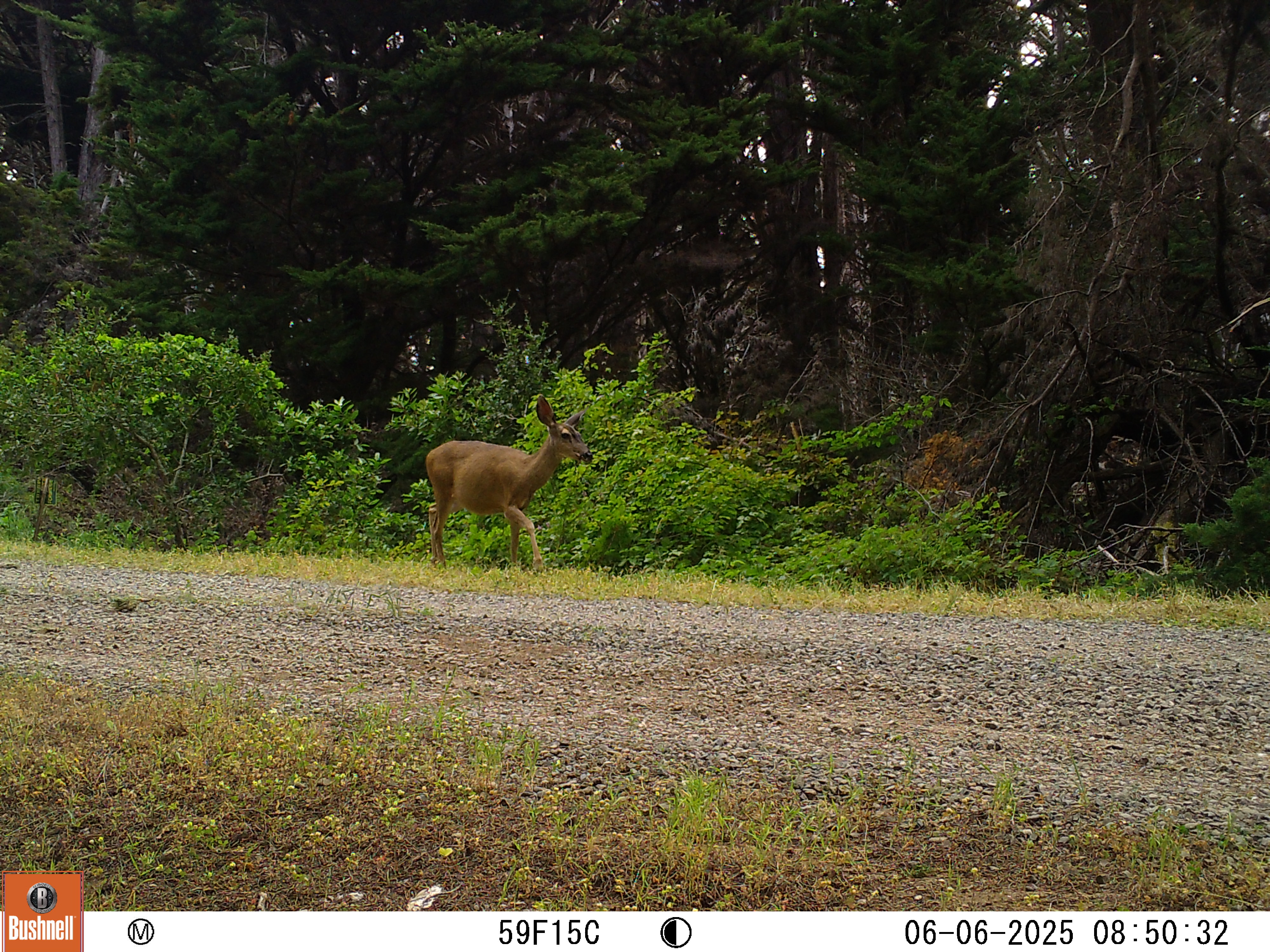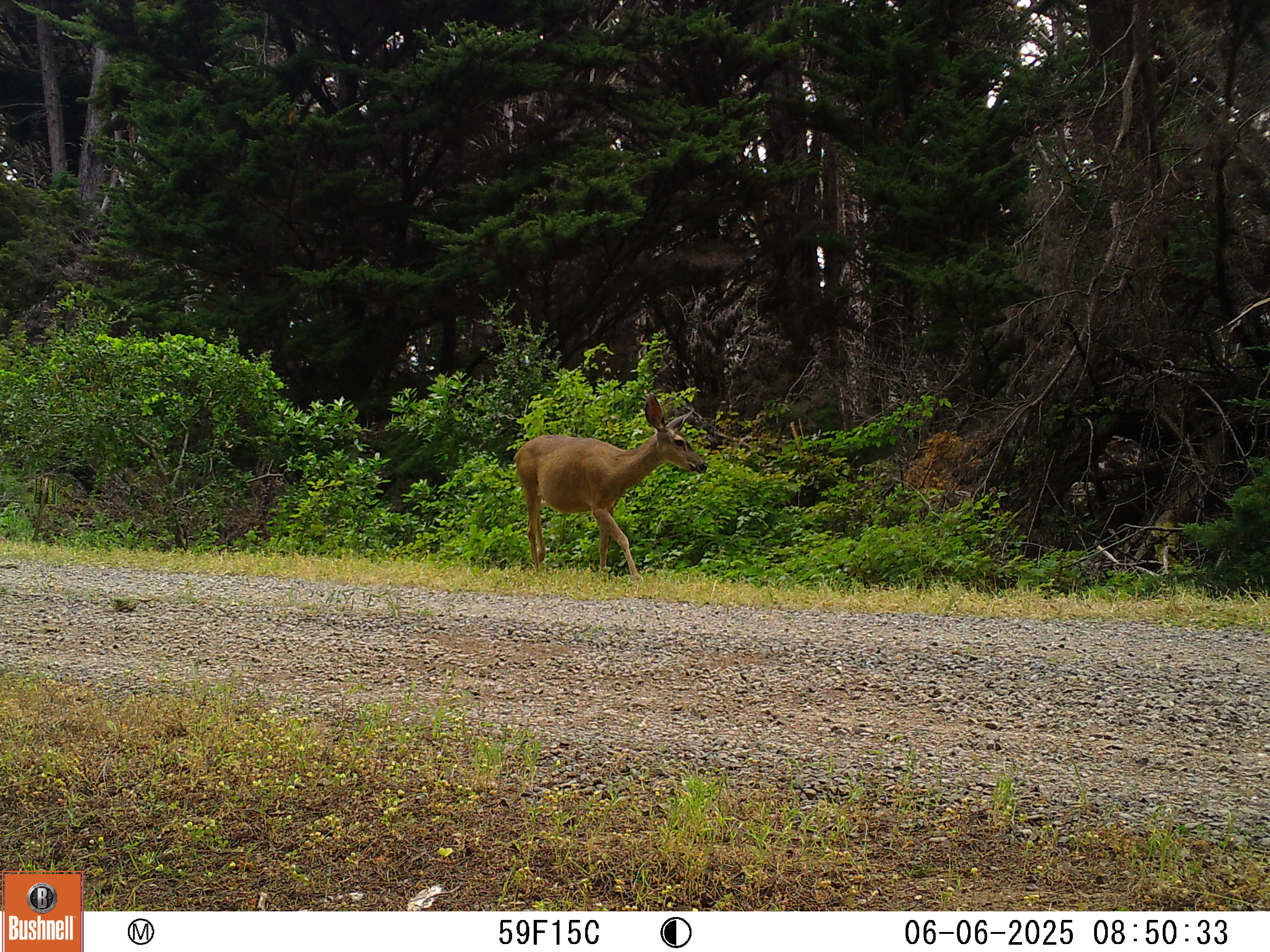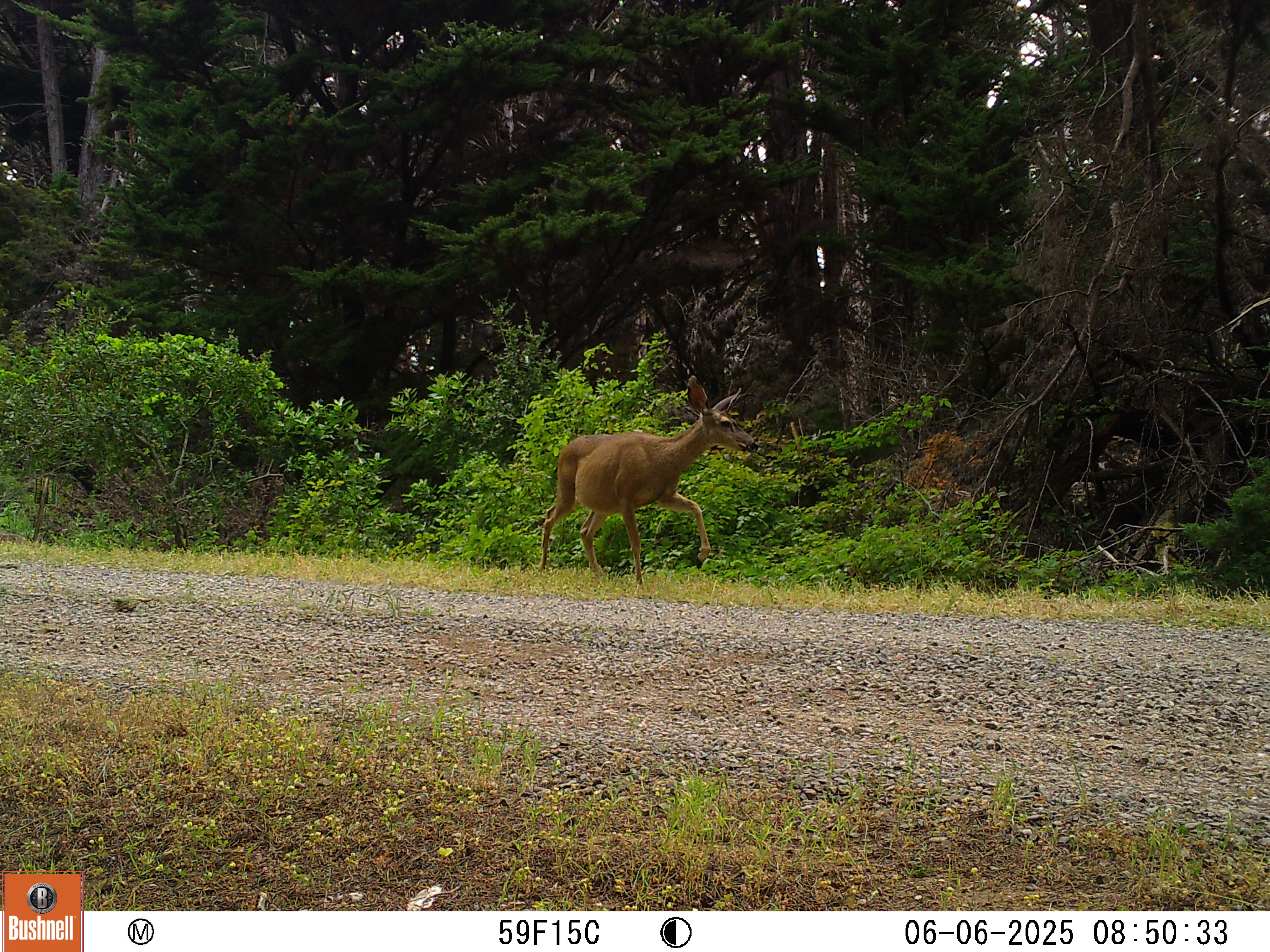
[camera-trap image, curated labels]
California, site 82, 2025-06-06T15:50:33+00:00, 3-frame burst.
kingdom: Animalia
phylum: Chordata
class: Mammalia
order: Artiodactyla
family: Cervidae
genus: Odocoileus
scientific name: Odocoileus hemionus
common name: mule deer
Mule deer (Odocoileus hemionus).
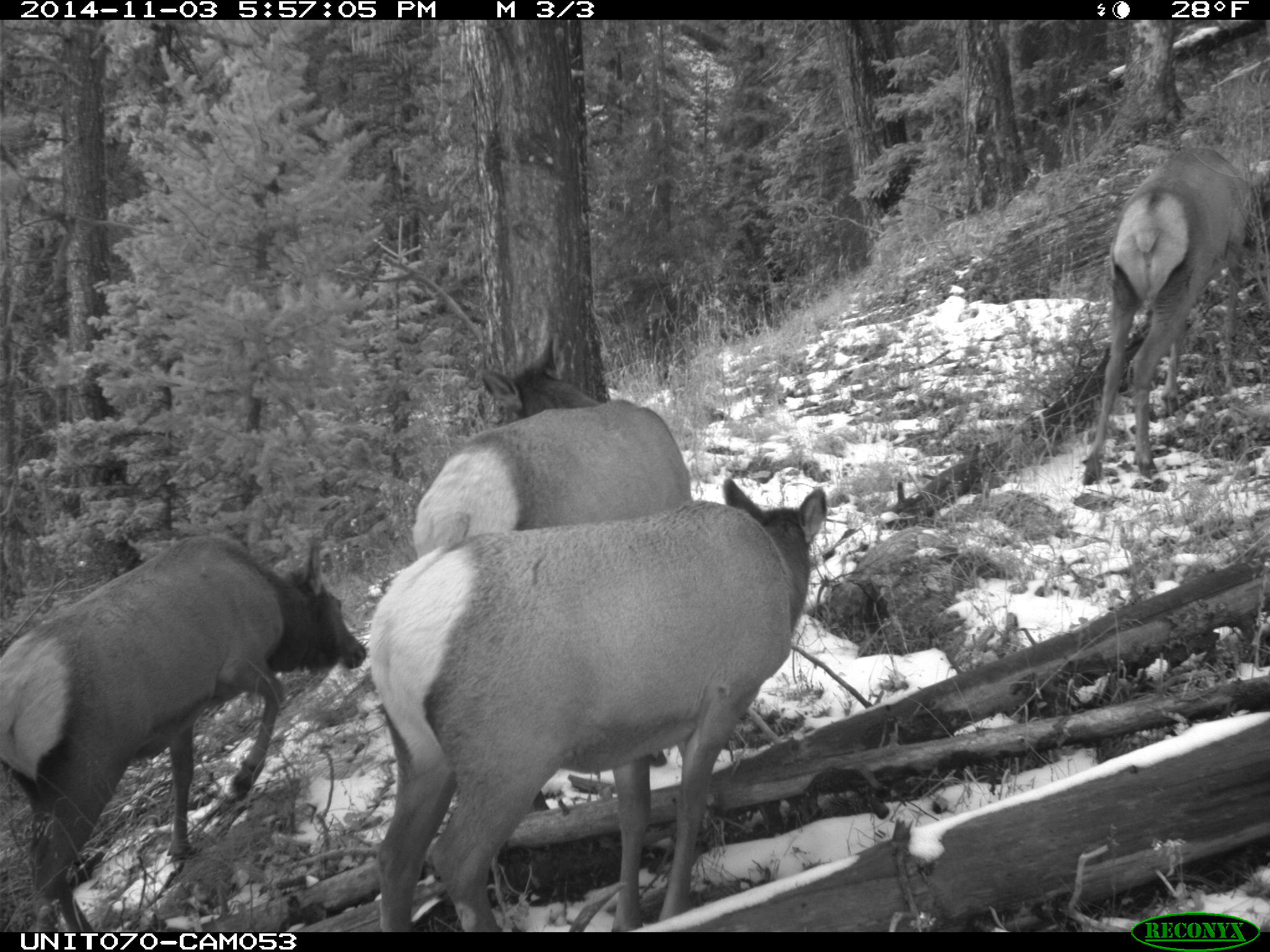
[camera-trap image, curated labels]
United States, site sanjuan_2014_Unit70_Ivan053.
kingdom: Animalia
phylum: Chordata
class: Mammalia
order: Artiodactyla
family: Cervidae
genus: Cervus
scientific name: Cervus elaphus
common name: red deer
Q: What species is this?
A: Cervus elaphus (red deer).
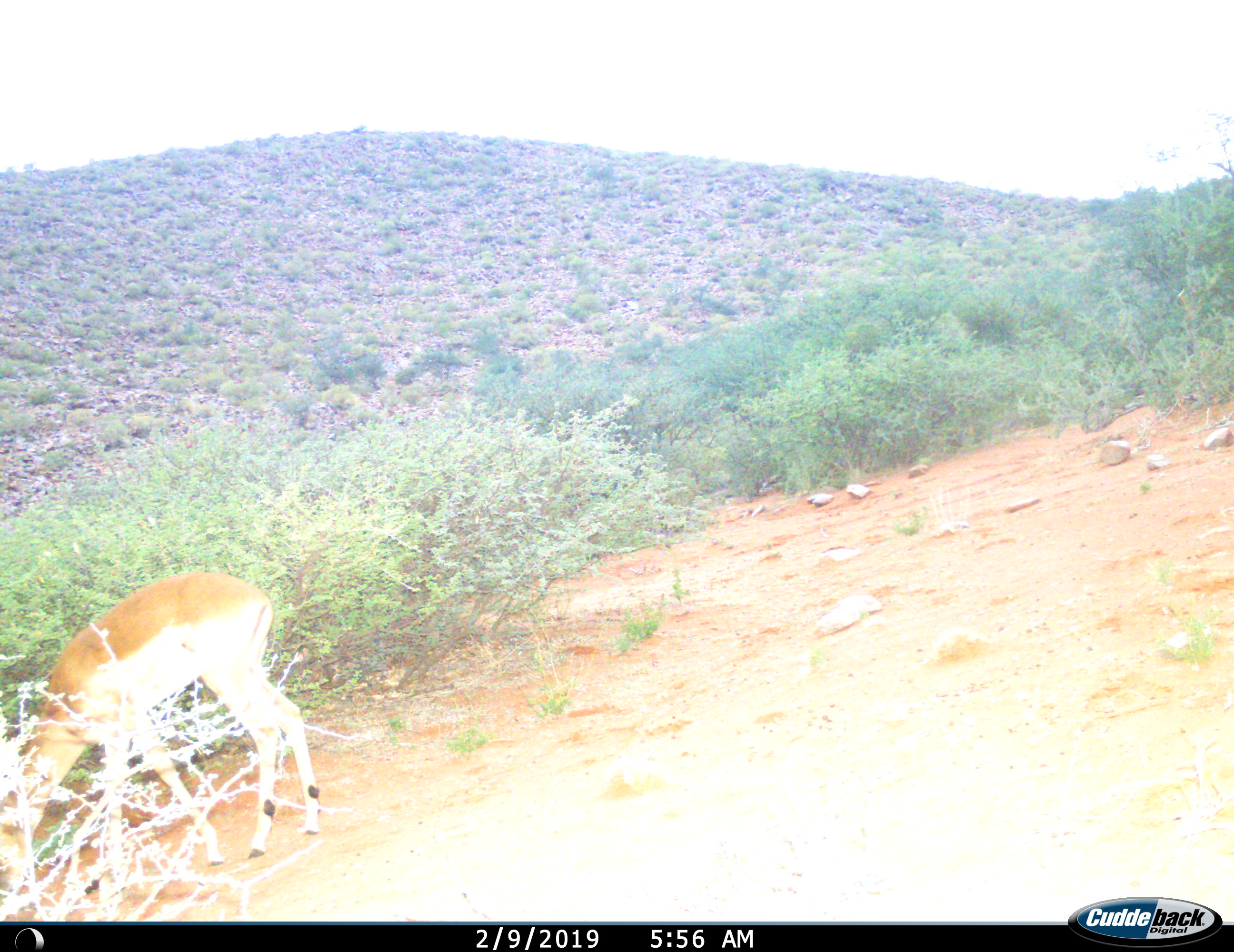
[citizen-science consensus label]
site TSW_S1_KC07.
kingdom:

★ ★ ★ ★ ★

→ **Assigned task**
Only the lines from the one containing "genus: Odocoileus" through the final line of the listing should be reproduced, exactly and with no pictures.

→ **Exercise solution**
genus: Odocoileus
scientific name: Odocoileus hemionus
common name: mule deer
Mule deer (Odocoileus hemionus).
[camera-trap image, curated labels]
United States, site sanjuan_2014_Unit70_Ivan053.
kingdom: Animalia
phylum: Chordata
class: Mammalia
order: Artiodactyla
family: Cervidae
genus: Cervus
scientific name: Cervus elaphus
common name: red deer
Q: What species is this?
A: Cervus elaphus (red deer).
[citizen-science consensus label]
site TSW_S1_KC07.
kingdom:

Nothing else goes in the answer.